WORLDPOST: These were all pillars of the growth scene that existed from 1950-1975 in America's golden age?

SUMMERS: Yes, we were investing in these much more productive ways before this last generation. The task or political leadership is to break out of a vicious cycle: Lower trust means less resources for government. Poor performance means lower trust. Less confidence means less preparation for the long-run, which in turn means less confidence in the future. That in turn means a scramble for the spoils now. That means conflict and gridlock.

As we all know, in 1960 John Kennedy was able to stand up in his inaugural address and say "Ask not what your country can do for you, but what you can do for your country."
This was because middle class standards of living has soared over the previous 15 years.

After a generation of middle class malaise, no president today can call on the American public to sacrifice for their country the way Kennedy did. Yet, the need for collective action today to confront our challenges - from climate change to security -- is no less than in Kennedy's day.

WORLDPOST: How did we get into this self-reinforcing malaise?

SUMMERS: Surely the Vietnam War, where elites led us astray played a role. That was the last American war in which the sons of the American middle class were drafted, fought and died.

Surely the betrayals of integrity represented by Watergate. The oil shocks of the 1970s eroded confidence that our economic destiny was within our control. The anti-government ideology and shift to the right of the Reagan years further sapped trust.
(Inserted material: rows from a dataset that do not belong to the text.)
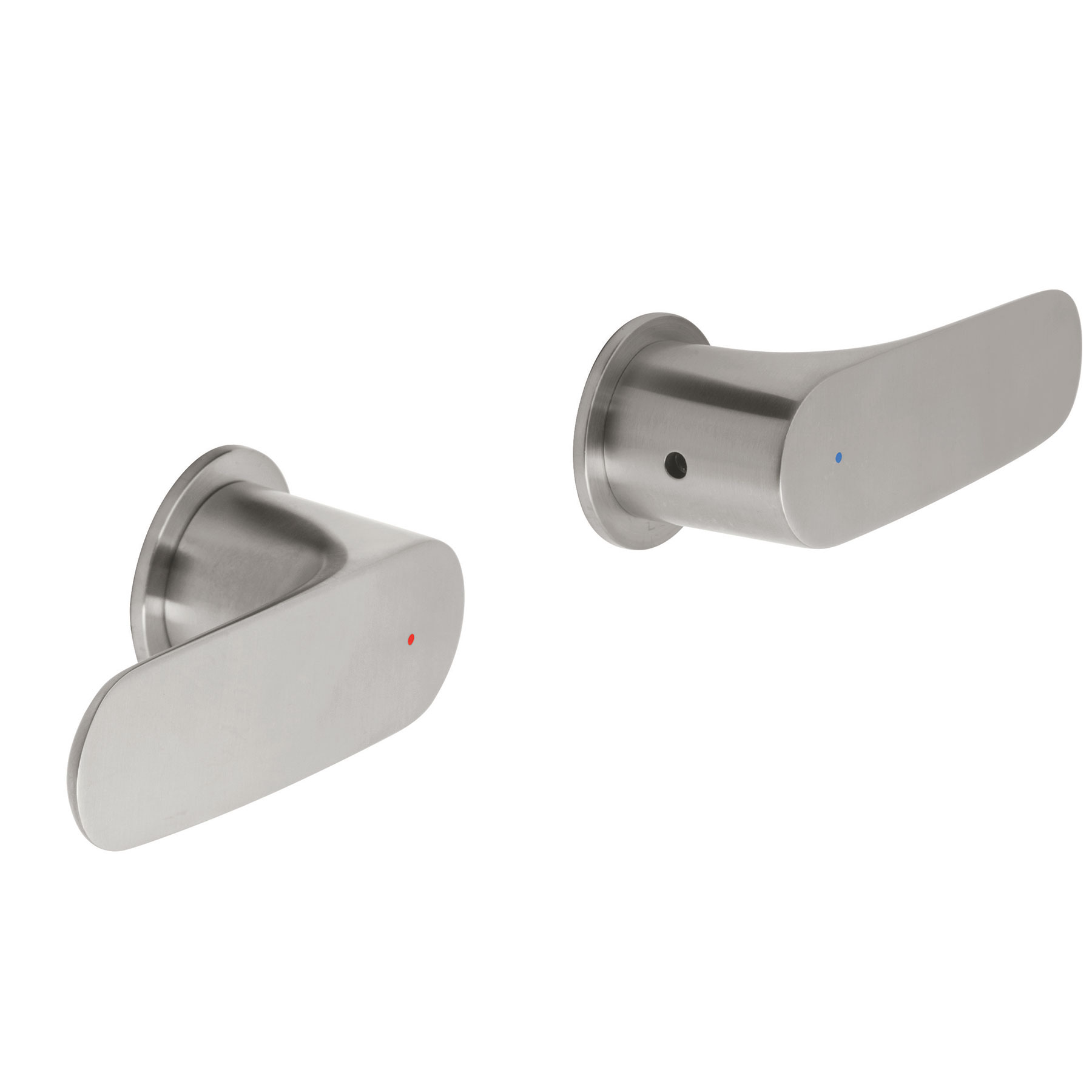 alt - product_image, 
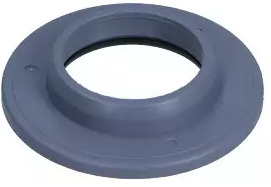 Maxgear подшипник подушки безопасности амортизатора 72-4213 фото №1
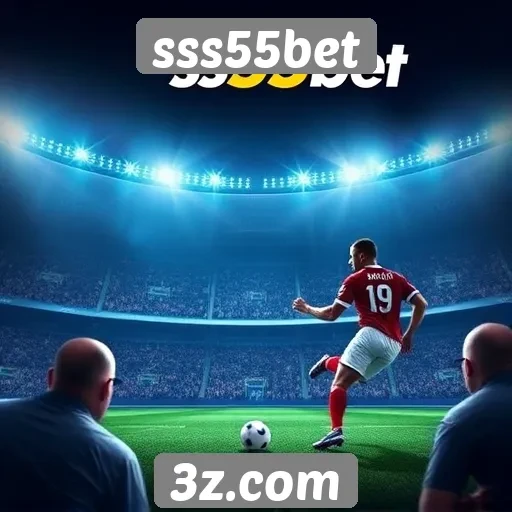 jogos de apostas esportivas atraem novos usuários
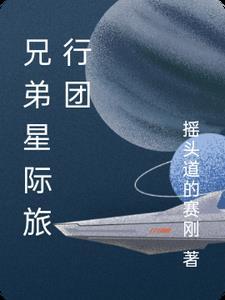 星际兄弟文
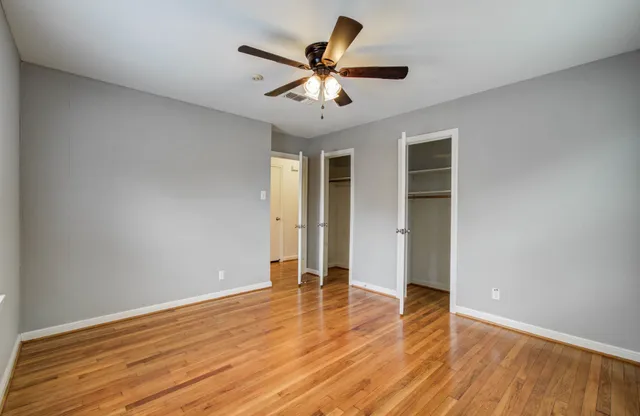 $2,295 | 5519 Huisache Street, Houston, TX 77081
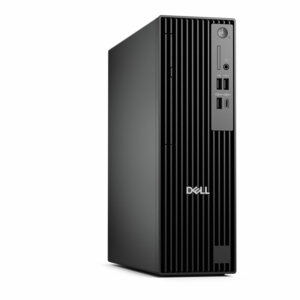 Dell Pro Slim Plus QBS1250 (Core Ultra 7 / 16 Go / 512 Go / W11 Pro / gcto_qbs1250_emea)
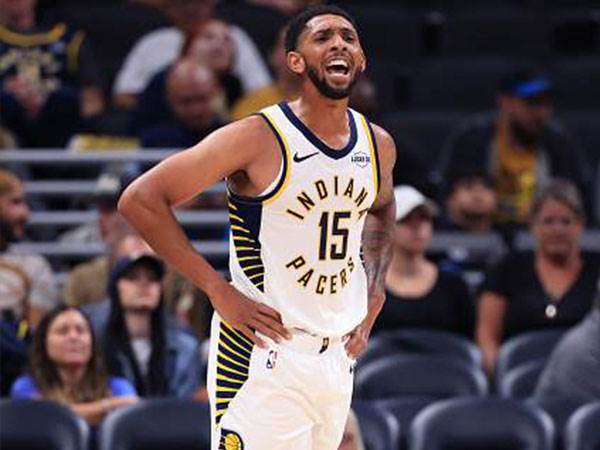 (Photo by Justin Casterline/Getty Images)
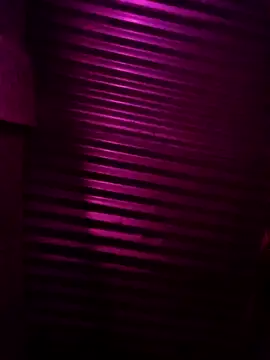 Velvet69 online show from September 2025 11:09:02 PM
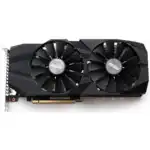 Видеокарта Asus MINING-P104-4G (4 ГБ)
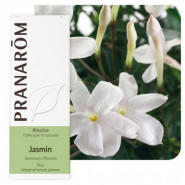 Absolue de Jasmin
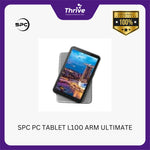 Load image into Gallery viewer, SPC PC TABLET L100 ARM ULTIMATE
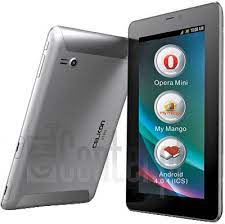 CELKON CT910+ Specification - IMEI.info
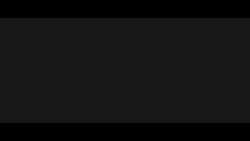 8191006 B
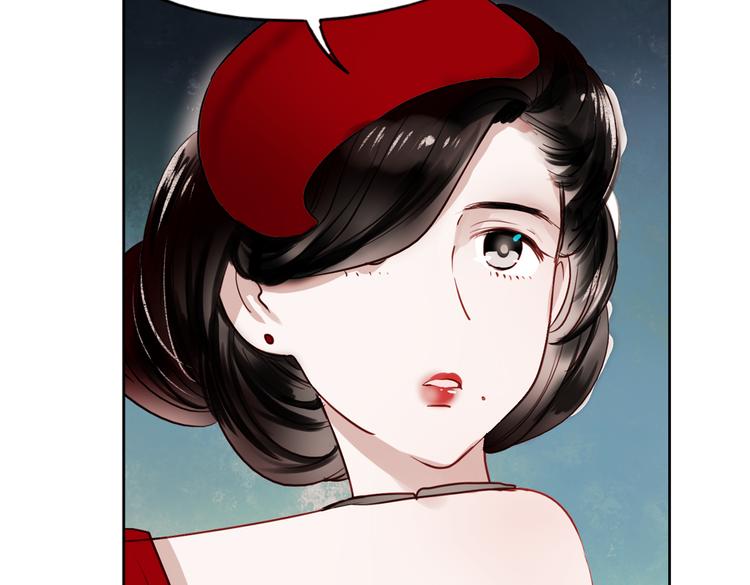 同生（四）101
WORLDPOST: Ultimately, what you are saying is that only political leadership, not a specific set of policies, can release us from this loop that is bringing us down?

SUMMERS: We are going to need a way of framing a collective strategy for shared success. We will not get there by pitting one group against another as the pie gets smaller. We will also not get there if we fail to recognize the importance of assuring that success is widely shared. We need to make sure that the most able in our society are committed to contributing instead of only exploiting opportunities to prosper.